Au bout de longues minutes, cette douloureuse vision qui m'était insupportable se décida à prendre fin. Je demeurai silencieux, le souffle coupé, attentif au moindre prochain événement. Désormais, le souffrant gisait immobile sur le canapé. Non... Il n'avait pas pu mourir ? Je l'observai jusqu'au moment où celui-ci finit par ouvrir les yeux. À mon plus grand soulagement, Erik se redressa comme s'il venait de se réveiller d'un long et reposant sommeil. Merinya ne perdit pas une seconde pour l'étreindre avec vigueur. Le chasseur paraissait un peu perdu, celui-ci baissa alors la tête vers l'emplacement de ses immenses plaies et y retira la serviette qui les cachait. À ma plus grande surprise, il pût y découvrir un ventre vierge de toutes blessures. Je demeurai interdit, comment était-ce possible ? Comment les marques sanglantes des griffes qui s'étaient enfoncées dans sa chair avaient-elles pu disparaître ?
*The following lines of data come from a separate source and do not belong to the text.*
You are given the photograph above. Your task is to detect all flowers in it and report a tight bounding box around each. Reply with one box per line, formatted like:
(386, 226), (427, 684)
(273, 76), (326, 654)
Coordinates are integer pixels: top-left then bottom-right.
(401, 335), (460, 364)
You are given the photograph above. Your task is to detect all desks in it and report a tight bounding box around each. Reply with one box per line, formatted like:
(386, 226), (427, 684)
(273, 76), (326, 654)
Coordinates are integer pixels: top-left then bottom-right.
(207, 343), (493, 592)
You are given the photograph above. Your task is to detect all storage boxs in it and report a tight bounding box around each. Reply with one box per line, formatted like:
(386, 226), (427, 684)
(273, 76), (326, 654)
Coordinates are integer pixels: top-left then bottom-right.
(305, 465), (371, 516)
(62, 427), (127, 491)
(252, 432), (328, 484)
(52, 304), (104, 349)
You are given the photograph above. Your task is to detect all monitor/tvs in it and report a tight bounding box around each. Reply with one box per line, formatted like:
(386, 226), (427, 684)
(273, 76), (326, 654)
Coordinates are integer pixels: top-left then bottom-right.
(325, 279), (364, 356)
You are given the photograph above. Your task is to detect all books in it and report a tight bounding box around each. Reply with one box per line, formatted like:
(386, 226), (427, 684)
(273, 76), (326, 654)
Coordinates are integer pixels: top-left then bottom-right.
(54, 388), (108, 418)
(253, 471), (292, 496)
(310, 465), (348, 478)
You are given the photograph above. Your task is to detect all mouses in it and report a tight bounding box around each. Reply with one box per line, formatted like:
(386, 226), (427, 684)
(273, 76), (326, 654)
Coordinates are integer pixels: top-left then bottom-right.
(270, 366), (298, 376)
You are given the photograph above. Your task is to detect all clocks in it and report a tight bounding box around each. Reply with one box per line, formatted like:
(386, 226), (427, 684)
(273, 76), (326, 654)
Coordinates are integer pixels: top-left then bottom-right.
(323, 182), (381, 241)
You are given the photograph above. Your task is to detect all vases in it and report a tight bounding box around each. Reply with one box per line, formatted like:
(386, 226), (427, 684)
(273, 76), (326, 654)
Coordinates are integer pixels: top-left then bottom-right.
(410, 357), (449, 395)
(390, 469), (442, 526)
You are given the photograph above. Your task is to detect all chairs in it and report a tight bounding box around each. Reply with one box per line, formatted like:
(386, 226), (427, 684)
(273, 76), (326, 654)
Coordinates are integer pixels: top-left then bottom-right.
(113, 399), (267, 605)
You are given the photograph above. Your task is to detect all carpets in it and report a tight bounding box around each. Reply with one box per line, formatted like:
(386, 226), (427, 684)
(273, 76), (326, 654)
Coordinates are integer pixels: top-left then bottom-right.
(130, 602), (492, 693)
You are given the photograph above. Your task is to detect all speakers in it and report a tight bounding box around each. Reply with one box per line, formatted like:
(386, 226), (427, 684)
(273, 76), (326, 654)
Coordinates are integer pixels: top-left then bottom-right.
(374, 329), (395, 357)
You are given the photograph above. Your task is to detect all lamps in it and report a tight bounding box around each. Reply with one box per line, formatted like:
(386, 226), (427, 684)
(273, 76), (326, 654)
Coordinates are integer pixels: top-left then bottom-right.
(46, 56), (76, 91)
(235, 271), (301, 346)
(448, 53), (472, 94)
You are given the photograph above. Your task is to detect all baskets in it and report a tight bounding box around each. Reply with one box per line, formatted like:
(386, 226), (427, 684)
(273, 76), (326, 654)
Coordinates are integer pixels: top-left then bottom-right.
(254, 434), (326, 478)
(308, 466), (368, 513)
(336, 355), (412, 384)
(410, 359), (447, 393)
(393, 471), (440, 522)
- Comment est-ce possible ? murmurai-je, éberlué.
Je n'en croyais pas mes yeux. Alors que je le pensais incurable, l'homme auparavant mourant se tenait désormais là, face à nous et en pleine forme. La femme aux cheveux d'automne se leva et se tourna vers moi pour répondre à ma question :
- Ne répète jamais ce que je vais te confier.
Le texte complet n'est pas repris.